> [WORK ITEM]: Pictures stay out of the output. Return exactly the lines below from the one with "1900 г. Газета" down to the one with "我国南北方是如何划分的有何", both included, and nothing more.

> [ENTRIES SHOWN]:
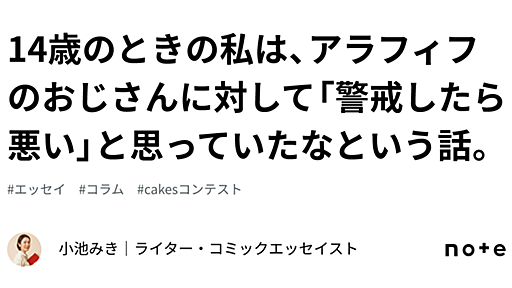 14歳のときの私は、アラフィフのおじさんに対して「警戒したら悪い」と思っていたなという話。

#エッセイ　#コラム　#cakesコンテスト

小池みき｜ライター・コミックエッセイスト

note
--
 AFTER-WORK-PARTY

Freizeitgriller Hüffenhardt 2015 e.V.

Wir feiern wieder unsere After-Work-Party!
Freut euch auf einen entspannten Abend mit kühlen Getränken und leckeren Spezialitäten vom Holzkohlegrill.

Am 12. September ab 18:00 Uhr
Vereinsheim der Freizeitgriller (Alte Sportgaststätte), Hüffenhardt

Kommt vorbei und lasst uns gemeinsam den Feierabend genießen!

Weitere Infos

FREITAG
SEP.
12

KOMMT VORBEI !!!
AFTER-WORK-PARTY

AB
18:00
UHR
--
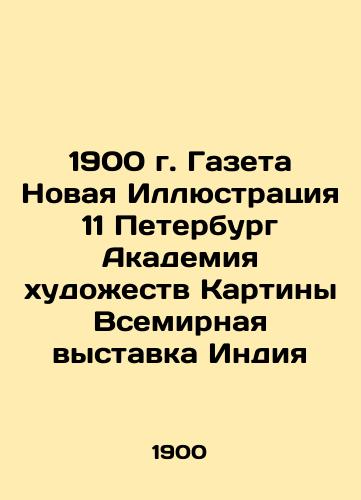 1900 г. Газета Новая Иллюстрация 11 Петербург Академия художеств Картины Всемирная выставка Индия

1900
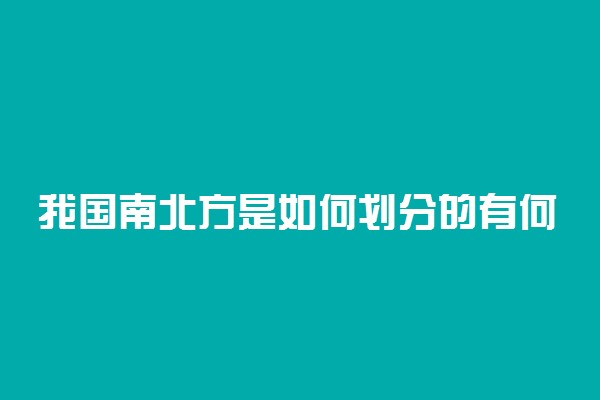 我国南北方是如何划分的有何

> [ANSWER TO THE EXERCISE]:
 1900 г. Газета Новая Иллюстрация 11 Петербург Академия художеств Картины Всемирная выставка Индия

1900
 我国南北方是如何划分的有何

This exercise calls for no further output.